De Tarde
Naquele “pic-nic” de burguesas
Houve uma coisa simplesmente bela,
E que, sem ter história nem grandezas,
Em todo o caso dava uma aguarela.
Foi quando tu, descendo do burrico,
Foste colher, sem imposturas tolas,
A um granzoal azul de grão de bico
Um ramalhete rubro de papoulas.
Pouco depois, em cima duns penhascos,
Nós acampámos, inda o sol se via;
E houve talhadas de melão, damascos
E pão de ló molhado em malvasia.
Mas, todo púrpuro, a sair da renda
Dos teus dois seios como duas rolas,
Era o supremo encanto da merenda
O ramalhete rubro das papoulas!
A faceta pictórica da poesia de Cesário Verde assume neste relato de um episódio passado no campo contornos particularmente nítidos: levando o leitor a evocar “Le déjeuner sur l’herbe“, de Claude Monet, o “eu” descreve uma aguarela cujo centro cromático é o vermelho das papoilas que integram o ramalhete estrategicamente colocado entre os seios da jovem burguesa. Tal como o pintor dos finais do século XIX sai para a paisagem com o seu cavalete, o “eu” poético sai para o campo com o seu olhar, ferramenta sensível, que capta os flagrantes do real para, posteriormente, os trabalhar sob a forma de poema.

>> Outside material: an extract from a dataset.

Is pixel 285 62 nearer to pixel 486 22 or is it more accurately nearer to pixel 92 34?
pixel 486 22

Cesário Verde 🇵🇹 (1855-1886) José Joaquim Cesário Verde foi um poeta português, considerado um dos pioneiros, precursores da poesia no século XX. Aborda temas como a dicotomia cidade/campo e a questão social. Sua poesia caracteriza-se pela objetividade e descrição precisa do quotidiano, utilizando um tom coloquial. Temas: ociosidade, inércia, artificialidade. Faleceu aos 31 anos por tuberculose.